In essence, owners had argued that the statute only allowed the Town to tax the building itself.  Nonsense, says the SCOV.  Feeding into the larger purpose of assessing fair market value, the Town is free to look at what is essentially context.  The buildings at issue here do not exist in a vacuum.  They don’t even exist in a generic or low-value space.  They are situated on prime real estate, facing, and, in some cases, accessing Lake Champlain.  Certainly, these locations factor into how these buildings are marketed and sold, and so they are relevant to the municipal assessors in the search for fair market value. 

The importance of this decision for property owners, apart from Colchester camp owners, is that the SCOV’s reasoning explicitly embraces the use of intangible qualities in determining the value of real property.  In this case, the owners are being assessed for what are great views.  What is the price of a sunset?  We all may soon know.

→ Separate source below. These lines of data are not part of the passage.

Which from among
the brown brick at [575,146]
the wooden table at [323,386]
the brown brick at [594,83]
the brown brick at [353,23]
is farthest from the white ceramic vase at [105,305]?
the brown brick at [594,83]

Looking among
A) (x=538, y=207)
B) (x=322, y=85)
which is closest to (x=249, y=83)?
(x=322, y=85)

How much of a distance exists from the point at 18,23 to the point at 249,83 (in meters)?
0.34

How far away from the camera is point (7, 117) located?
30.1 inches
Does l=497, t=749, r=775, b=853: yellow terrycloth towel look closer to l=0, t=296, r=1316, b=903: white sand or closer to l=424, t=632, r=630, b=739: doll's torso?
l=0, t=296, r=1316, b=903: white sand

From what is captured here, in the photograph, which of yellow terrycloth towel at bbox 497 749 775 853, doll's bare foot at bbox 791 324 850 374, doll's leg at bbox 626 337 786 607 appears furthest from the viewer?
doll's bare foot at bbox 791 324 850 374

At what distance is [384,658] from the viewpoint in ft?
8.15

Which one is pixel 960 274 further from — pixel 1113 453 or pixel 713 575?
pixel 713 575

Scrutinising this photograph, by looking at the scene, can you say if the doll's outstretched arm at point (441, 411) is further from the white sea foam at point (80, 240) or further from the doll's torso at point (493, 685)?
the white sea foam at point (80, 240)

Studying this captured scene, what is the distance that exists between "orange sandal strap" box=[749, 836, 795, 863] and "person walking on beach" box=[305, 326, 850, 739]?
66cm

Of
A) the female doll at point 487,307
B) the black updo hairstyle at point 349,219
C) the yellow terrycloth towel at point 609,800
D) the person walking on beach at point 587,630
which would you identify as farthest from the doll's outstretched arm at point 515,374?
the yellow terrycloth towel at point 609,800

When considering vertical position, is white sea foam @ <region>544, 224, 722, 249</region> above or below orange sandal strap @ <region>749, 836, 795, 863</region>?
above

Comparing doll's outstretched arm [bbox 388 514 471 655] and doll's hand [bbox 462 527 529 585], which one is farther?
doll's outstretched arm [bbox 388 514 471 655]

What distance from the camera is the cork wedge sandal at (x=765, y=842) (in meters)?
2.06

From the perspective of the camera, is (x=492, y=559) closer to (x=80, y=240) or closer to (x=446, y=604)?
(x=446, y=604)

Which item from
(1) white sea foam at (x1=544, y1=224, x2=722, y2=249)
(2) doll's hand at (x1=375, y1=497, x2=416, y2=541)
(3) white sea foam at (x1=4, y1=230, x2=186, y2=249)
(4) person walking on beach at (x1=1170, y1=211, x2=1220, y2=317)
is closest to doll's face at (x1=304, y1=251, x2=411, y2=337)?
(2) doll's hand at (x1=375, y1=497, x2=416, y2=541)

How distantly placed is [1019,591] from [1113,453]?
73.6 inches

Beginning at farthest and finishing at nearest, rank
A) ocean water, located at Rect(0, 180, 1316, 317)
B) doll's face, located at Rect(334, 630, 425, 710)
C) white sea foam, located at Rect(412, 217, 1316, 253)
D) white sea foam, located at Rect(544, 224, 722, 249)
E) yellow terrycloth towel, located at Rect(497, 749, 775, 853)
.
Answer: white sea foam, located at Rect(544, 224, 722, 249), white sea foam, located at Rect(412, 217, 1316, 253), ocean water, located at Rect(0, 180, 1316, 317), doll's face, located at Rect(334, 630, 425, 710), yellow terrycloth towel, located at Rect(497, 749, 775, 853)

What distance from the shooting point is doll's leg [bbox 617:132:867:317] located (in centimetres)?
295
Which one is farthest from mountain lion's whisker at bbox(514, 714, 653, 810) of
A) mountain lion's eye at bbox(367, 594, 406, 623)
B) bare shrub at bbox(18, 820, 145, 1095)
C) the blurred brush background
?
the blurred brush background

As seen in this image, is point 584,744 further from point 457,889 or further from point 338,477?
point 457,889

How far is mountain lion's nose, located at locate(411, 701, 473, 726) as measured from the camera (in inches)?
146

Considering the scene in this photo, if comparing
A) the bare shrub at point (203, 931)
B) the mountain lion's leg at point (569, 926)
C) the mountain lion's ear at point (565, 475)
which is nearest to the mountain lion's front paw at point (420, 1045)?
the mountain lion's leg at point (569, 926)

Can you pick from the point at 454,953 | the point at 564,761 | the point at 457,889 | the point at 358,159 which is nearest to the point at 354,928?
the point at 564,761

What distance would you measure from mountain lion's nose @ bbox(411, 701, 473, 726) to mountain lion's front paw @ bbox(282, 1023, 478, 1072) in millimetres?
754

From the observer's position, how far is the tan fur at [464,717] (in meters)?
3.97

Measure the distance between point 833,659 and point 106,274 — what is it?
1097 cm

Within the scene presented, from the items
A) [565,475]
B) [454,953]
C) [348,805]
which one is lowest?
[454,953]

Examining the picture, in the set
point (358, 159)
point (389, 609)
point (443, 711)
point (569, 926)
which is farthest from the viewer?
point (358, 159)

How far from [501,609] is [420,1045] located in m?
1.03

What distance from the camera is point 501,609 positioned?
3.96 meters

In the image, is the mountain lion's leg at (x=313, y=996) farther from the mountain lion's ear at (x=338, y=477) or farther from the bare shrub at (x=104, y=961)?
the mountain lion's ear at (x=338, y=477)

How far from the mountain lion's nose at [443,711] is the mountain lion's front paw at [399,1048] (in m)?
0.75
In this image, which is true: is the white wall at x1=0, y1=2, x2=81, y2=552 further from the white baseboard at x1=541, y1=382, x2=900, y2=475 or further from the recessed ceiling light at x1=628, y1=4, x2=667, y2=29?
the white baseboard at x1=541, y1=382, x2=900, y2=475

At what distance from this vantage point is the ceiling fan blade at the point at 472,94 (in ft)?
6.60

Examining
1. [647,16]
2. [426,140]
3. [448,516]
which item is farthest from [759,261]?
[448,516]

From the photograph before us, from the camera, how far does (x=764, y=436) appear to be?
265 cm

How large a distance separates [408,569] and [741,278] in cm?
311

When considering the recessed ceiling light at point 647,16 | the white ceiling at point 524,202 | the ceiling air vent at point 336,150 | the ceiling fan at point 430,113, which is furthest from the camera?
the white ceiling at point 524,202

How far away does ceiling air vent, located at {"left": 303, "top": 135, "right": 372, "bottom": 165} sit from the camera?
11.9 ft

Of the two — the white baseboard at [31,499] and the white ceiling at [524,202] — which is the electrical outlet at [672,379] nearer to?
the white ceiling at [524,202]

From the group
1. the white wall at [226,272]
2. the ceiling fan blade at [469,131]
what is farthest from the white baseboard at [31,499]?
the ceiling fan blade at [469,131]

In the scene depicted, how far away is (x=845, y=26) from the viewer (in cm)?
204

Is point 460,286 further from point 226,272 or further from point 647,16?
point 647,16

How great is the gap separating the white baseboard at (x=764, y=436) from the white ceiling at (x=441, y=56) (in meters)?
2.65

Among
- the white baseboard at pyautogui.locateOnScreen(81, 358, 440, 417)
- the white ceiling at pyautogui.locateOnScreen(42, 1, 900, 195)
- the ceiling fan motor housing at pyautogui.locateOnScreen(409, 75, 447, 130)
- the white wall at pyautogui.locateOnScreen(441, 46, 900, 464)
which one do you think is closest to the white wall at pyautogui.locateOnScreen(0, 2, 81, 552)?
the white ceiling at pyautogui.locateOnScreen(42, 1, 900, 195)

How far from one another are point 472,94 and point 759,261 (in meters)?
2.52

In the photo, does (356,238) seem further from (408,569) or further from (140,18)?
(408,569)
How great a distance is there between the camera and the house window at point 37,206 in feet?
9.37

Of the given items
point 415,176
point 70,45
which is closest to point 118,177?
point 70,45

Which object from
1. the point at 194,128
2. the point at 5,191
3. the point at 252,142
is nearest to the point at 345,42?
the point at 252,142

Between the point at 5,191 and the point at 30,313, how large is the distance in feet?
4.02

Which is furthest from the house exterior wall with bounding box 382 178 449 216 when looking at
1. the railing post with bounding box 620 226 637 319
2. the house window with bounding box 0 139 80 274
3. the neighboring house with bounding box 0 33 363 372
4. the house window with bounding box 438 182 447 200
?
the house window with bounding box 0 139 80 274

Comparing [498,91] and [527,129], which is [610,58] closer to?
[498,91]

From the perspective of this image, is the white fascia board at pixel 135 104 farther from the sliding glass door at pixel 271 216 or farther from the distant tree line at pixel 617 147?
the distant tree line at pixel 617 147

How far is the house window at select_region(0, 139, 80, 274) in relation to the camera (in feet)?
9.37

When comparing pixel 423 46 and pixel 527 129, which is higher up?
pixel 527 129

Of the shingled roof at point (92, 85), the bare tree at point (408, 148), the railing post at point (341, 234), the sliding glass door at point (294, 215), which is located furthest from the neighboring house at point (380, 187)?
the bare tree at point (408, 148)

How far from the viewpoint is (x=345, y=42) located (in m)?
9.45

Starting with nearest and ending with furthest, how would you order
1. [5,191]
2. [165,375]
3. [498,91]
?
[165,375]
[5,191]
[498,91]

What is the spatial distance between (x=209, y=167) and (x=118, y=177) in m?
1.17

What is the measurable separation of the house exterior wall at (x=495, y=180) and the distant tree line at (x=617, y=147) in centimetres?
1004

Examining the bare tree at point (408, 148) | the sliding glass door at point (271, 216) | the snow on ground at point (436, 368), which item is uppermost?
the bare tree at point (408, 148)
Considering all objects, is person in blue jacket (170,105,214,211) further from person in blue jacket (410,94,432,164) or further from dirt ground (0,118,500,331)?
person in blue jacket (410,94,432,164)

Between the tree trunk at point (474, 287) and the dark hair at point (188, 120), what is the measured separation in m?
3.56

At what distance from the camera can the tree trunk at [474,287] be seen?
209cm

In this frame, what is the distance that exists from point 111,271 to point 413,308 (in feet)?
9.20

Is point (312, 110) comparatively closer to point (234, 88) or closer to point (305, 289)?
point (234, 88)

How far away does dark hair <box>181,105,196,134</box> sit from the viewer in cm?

Certainly, the owners would portray this decision as a Pandora’s Box of unanticipated consequences.  It arguably opens the door to towns adding more esoteric categories to their appraisal systems, but such predictions of doom and listers-run-amuck are unlikely to be borne out.  The limitation here is on fair market value.  If the methodology does not tend to yield fair market value, it will not be sustained. 

This is little comfort for the Owners who tax bills are likely to double, but on the bright-side, they now have a method to quantify all those intangibles that make the camps worth having.